Moon shrinkage is a recently confirmed phenomenon based upon photographs from NASA’s Lunar Reconnaissance Orbiter spacecraft. The diminution of size in the Earth’s moon is thought to be the result of cooling and contraction over recent geologic time.  Chief evidence for these recent conclusions are the appearance of relatively new cliff formations, and the recent interpretation that these uplifted cliffs are likely the result of contraction of the moon’s size, with resulting crustal change.
Even though the magitude of the shrinkage is judged to be relatively small at an estimated radius decrease of about 100 meters, the conclusions are significant in their revelation of a new chapter in the moon's natural history, and more broadly of insights on geological processes common to many celestial bodies.
History of the moon’s formation
The origin of the Earth's moon has been dated to a time of approximately 4.5 billion years before present. While there are several hypotheses of the actual genesis, the prevailing thought is that the moon resulted from a giant impact of a large planet-sized body with the proto-Earth.  This collision would have spewed considerable matter into the region coincident with the present lunar orbit, which material may have accreted to form our moon.The impact theory is the only explanation consistent with the angular momentum of the Earth-moon system, and also consistent with the almost identical isotopic ratios of oxygen and tungsten on the Earth and moon.

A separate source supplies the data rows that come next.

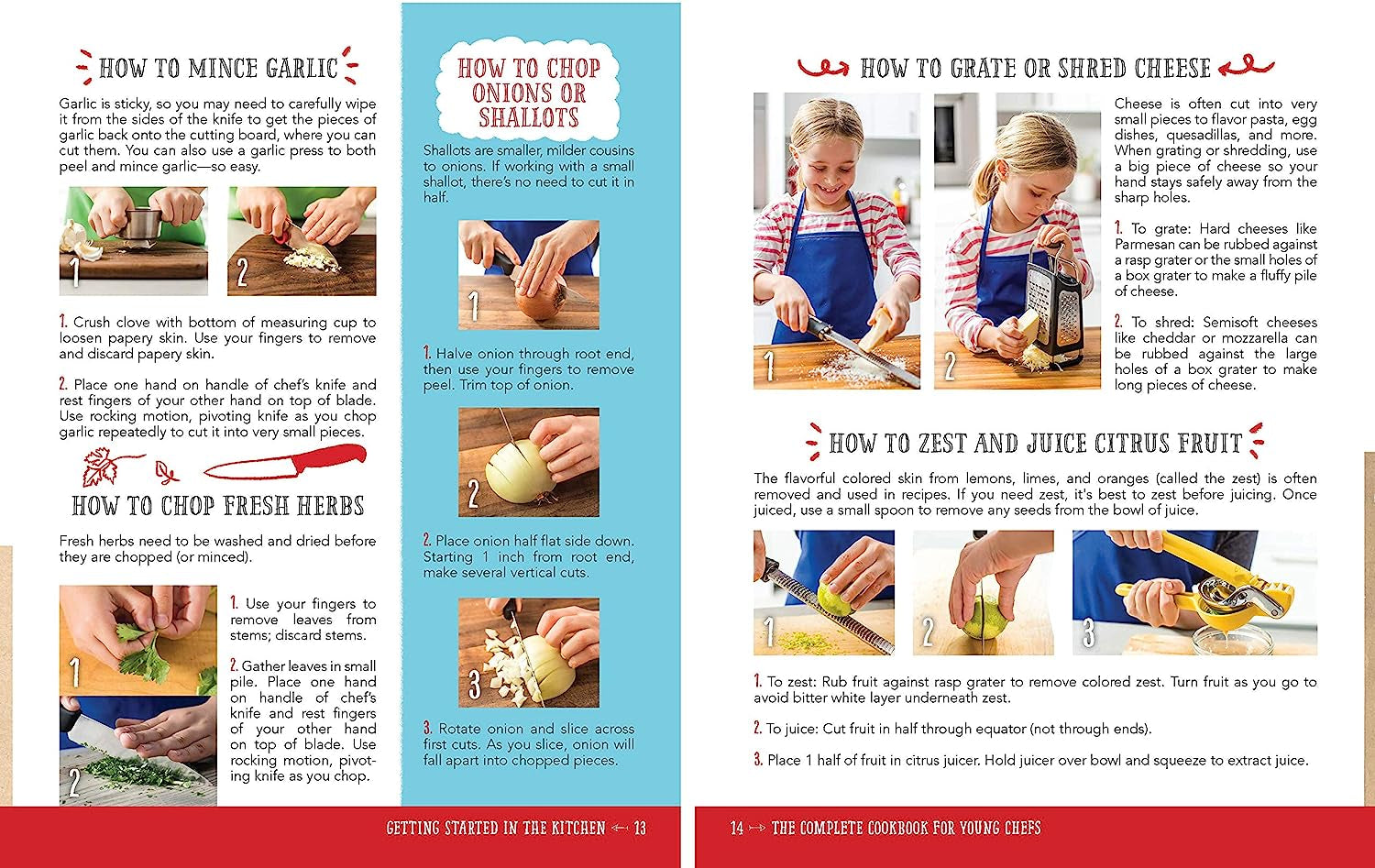 HOW TO MINCE GARLIC

Garlic is sticky, so you may need to carefully wipe it from the sides of the knife to get the pieces of garlic back onto the cutting board, where you can cut them. You can also use a garlic press to both peel and mince garlic—so easy.

1

2

1. Crush clove with bottom of measuring cup to loosen papery skin. Use your fingers to remove and discard papery skin.

2. Place one hand on handle of chef's knife and rest fingers of your other hand on top of blade. Use rocking motion, pivoting knife as you chop garlic repeatedly to cut it into very small pieces.

HOW TO CHOP FRESH HERBS

Fresh herbs need to be washed and dried before they are chopped (or minced).

1

2

1. Use your fingers to remove leaves from stems; discard stems.

2. Gather leaves in small pile. Place one hand on handle of chef's knife and rest fingers of your other hand on top of blade. Use rocking motion, pivoting knife as you chop.

HOW TO CHOP ONIONS OR SHALLOTS

Shallots are smaller, milder cousins to onions. If working with a small shallot, there's no need to cut it in half.

1

1. Halve onion through root end, then use your fingers to remove peel. Trim top of onion.

2

2. Place onion half flat side down. Starting 1 inch from root end, make several vertical cuts.

3

3. Rotate onion and slice across first cuts. As you slice, onion will fall apart into chopped pieces.

GETTING STARTED IN THE KITCHEN 13

HOW TO GRATE OR SHRED CHEESE

1

2

Cheese is often cut into very small pieces to flavor pasta, egg dishes, quesadillas, and more. When grating or shredding, use a big piece of cheese so your hand stays safely away from the sharp holes.

1. To grate: Hard cheeses like Parmesan can be rubbed against a rasp grater or the small holes of a box grater to make a fluffy pile of cheese.

2. To shred: Semisoft cheeses like cheddar or mozzarella can be rubbed against the large holes of a box grater to make long pieces of cheese.

HOW TO ZEST AND JUICE CITRUS FRUIT

The flavorful colored skin from lemons, limes, and oranges (called the zest) is often removed and used in recipes. If you need zest, it's best to zest before juicing. Once juiced, use a small spoon to remove any seeds from the bowl of juice.

1

2

3

1. To zest: Rub fruit against rasp grater to remove colored zest. Turn fruit as you go to avoid bitter white layer underneath zest.

2. To juice: Cut fruit in half through equator (not through ends).

3. Place 1 half of fruit in citrus juicer. Hold juicer over bowl and squeeze to extract juice.

14 THE COMPLETE COOKBOOK FOR YOUNG CHEFS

Discovery of widespread lunar scarps
In early U.S. Apollo missions lobate scarps on the moon were discovered through interpretation of images from the high-resolution panoramic camera installed on Apollo 15, 16, and 17. Since those missions orbited over topographic features near the lunar equator, and thus mapped only about one fifth of the lunar surface, the scarps first observed were suspected to be equatorial anomalies. The sequence of events that confirmed the moon's shrinkage included a discovery of more widespread detected scarps in the Lunar Reconnaissance Orbiter (LRO) images later than the Apollo 17 era, seven of which are at high lunar latitudes (exceeding 60 degrees). This discovery confirms that the scarps are a widespread lunar phenomenon, making a shrinking moon the most likely explanation for their broad distribution.
Faulting phenomena throughout our Solar System
The lunar scarps are interpreted as manifestations of thrust faults, where a section of the lunar crust cracks and juts out. This upthrust is a consequence of cooling contraction of the moon, forcing the mantle and lunar crust were forced to respond with thrust faulting. A number of the resulting lunar scarps manifest a semi-circular geometry or lobe-shaped appearance, giving rise to the term lobate scarp. Other celestial bodies within our Solar System exhibit lobate scarps including occurrences on the planet Mercury. In the case of the Earth's surface, upthrust phenomena are widespread, generally associated with tectonic plate movement; many of these Earth plates undergo repeated and strong collisions,often creating mountains of great stature such as the Sierra Nevada Range; furthermore, examples abound of other extraterrestrial faulting such as the solar system's largest gorge on the planet of Mars. In this case the gorge is thought to have developed from divergent faulting in an environment of abundant vulcanism over long time periods. 
It is difficult for some to appreciate the value of space exploration. Discovery of the moon shrinkage through high resolution imagery from the NASA space program has amplified man's understanding of geologic processes common to the Earth itself as well as other celestial bodies. Moreover, the relationships revealed add insight to the Earth formation, particularly in enhancing our understanding of the giant impact collision that may have occurred to the Earth approximately 4.5 billion years before present.  Thus the exploration of space is not just about gaining knowledge of worlds beyond our own, but also to advance the understanding of fundamental scientific processes common to other celestial bodies.